A tragédia do isolado no mundo das redes

Luiz Schwarcz fala do problema da incomunicabilidade em novo livro

Antonio Gonçalves Filho, O Estado de S.Paulo

02 de setembro de 2010 | 00h00

Vida privada. A exemplo da amiga e escritora Cynthia Ozick, ele cria intimidade com o leitor                    

 

 

 

 

 

 

 

 

Era para ser um romance, mas acabou virando um livro de contos, o segundo na carreira do editor Luiz Schwarcz, fundador da Companhia das Letras, que há cinco anos estreou como autor adulto com Discurso sobre o Capim (ele já escrevera um infantil, Minha Vida de Goleiro). Em Linguagem de Sinais, que será lançado dia 14, na Livraria Cultura, ele reúne pequenos contos cuja história começa justamente em 2005, quando Schwarcz publicou esse seu primeiro livro de curtas narrativas e viajou para Lisboa para participar do lançamento mundial de Ensaio sobre a Lucidez, do amigo José Saramago (1922-2010). No avião, tentou preparar um discurso para a ocasião, mas sua atenção foi desviada por um passageiro idoso, portador do mal de Alzheimer, que atrasou o voo ao insistir que queria desembarcar em Faro sem passar por Lisboa.

O episódio não lhe saiu da cabeça e, antes do pouso, conseguiu rabiscar duas ou três linhas sobre o que deveria ser, enfim, o romance, cujo tema estava relacionado ao "garoto selvagem" Victor de l"Aveyron, nascido no fim do século 18 e que inspirou o filme clássico de Truffaut sobre esse menino de 8 anos encontrado por camponeses num estado de bestial afasia. Ele tomou forma e chegou a ter 129 páginas em três anos. Outros personagens foram entrando na história até que Schwarcz perdeu o controle e todos foram parar na lixeira do computador. Sobrou o senhor com Alzheimer, personagem central do conto Faro. Com ele na cabeça, o autor ambientou a história no cemitério português de Faro, em que 170 almas da extinta comunidade judaica do Algarve descansam. Distraído, o protagonista é interpelado por um garoto que recita um mantra e equilibra um par de óculos pesados sobre o nariz, idênticos na vida real ao do velho do avião. Vida e morte, então, se cruzam em Faro, como em outros contos do livro que trazem dados autobiográficos, dos quais o mais comovente é Pai.

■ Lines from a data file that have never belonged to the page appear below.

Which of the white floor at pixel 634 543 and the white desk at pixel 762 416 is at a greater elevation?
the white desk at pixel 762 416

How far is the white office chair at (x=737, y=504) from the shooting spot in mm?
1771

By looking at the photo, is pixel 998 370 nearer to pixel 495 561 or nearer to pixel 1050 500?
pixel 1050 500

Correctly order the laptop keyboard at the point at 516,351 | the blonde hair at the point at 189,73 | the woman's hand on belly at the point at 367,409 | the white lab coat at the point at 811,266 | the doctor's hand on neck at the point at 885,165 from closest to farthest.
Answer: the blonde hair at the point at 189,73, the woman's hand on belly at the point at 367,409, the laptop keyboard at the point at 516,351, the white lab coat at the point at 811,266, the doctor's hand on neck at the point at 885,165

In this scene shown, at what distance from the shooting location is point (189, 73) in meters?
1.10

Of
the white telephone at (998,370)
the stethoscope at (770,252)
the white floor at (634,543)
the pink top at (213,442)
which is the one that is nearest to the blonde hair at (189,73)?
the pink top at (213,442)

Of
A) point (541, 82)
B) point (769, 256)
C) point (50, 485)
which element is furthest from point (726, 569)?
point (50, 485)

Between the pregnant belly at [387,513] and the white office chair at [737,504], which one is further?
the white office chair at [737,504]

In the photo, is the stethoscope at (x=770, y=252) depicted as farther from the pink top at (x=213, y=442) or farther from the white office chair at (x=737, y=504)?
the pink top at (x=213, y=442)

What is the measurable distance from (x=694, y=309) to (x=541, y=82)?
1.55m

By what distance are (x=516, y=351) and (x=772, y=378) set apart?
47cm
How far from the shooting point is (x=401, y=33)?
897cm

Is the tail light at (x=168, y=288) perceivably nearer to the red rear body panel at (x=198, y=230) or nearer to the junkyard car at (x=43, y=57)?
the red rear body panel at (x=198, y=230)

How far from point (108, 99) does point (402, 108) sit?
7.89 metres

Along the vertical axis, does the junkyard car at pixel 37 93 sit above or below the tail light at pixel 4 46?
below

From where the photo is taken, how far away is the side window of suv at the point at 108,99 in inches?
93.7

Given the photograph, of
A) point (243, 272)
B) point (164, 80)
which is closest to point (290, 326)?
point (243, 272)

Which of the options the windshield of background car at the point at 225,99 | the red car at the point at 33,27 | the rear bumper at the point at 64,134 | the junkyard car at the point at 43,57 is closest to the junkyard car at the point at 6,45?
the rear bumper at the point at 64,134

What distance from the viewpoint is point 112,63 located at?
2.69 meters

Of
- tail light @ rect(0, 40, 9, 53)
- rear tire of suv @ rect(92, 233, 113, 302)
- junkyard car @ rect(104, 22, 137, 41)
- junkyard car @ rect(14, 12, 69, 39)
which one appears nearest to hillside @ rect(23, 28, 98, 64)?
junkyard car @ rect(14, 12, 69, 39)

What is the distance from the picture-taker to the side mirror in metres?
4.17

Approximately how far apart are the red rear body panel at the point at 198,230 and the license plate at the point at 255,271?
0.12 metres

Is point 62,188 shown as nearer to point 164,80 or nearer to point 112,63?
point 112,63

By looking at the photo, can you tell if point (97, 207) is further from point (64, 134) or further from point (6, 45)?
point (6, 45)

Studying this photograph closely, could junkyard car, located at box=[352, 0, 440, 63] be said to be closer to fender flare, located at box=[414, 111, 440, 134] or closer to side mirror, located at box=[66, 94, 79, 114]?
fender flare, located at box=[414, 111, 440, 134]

É possível identificar aqui e ali algumas referências à traumática morte do pai do autor, ocorrida durante a feitura do livro, e a retomada do contato do editor com suas raízes judaicas, traduzida numa passagem em que André, antes de viajar para assinar um contrato com sócios estrangeiros, visita a sinagoga e senta-se no lugar vitalício do pai. O personagem é filho de um tapeceiro, salvo apenas porque seu pai o empurrou do trem que o conduzia ao campo de Bergen-Belsen, onde morreu Anne Frank. Para esse filho, que era o pai do editor, Luiz Schwarcz escreveu o livro, atendendo a um desafio do escritor Tomás Eloy Martínez, o primeiro a ler esses textos. O escritor e jornalista argentino, morto no dia de 31 janeiro, teve papel decisivo na publicação do primeiro livro de contos de Schwarcz , Discurso sobre o Capim: "Ele ameaçou publicá-lo, mesmo sem minha autorização, se eu não o fizesse."

Metáfora. Nesse primeiro livro, incapazes de comunicar suas emoções, os personagens do autor vivem quase como autistas, representados pela figura do garoto do conto de abertura, que brinca de Deus no silêncio de seu apartamento. Em Discurso sobre o Capim, também é possível identificar Schwarcz num conto, Acapulco, por meio da figura de um menino que folheia um álbum de fotos de família e se reconhece no garoto com um gigantesco chapéu mexicano na turística praia mexicana, lugar de saltos mortais que servem de metáfora para a perda de fôlego, para a afasia de seus personagens.

"Acho que Linguagem de Sinais radicaliza a questão da incomunicabilidade de Discurso sobre o Capim", analisa. Traduzido para o francês e o italiano, o primeiro livro ganhou um fã imediato, o exigente Alberto Manguel, que lia para Jorge Luis Borges nos anos 1960. Schwarcz revela que a leitura de Oliver Sacks, outro de seus autores, ajudou muito a escritura de seu livro, que tem personagens portadores de deficiências - surdez, Alzheimer - ligadas ao isolamento, tema principal do livro, seguido da morte. Pessimista? Schwarcz diz que está mudando: "Acho que o conto Quem É? é francamente otimista." Em tempo: fala de um garoto com mania de apertar campainhas. Ele mesmo.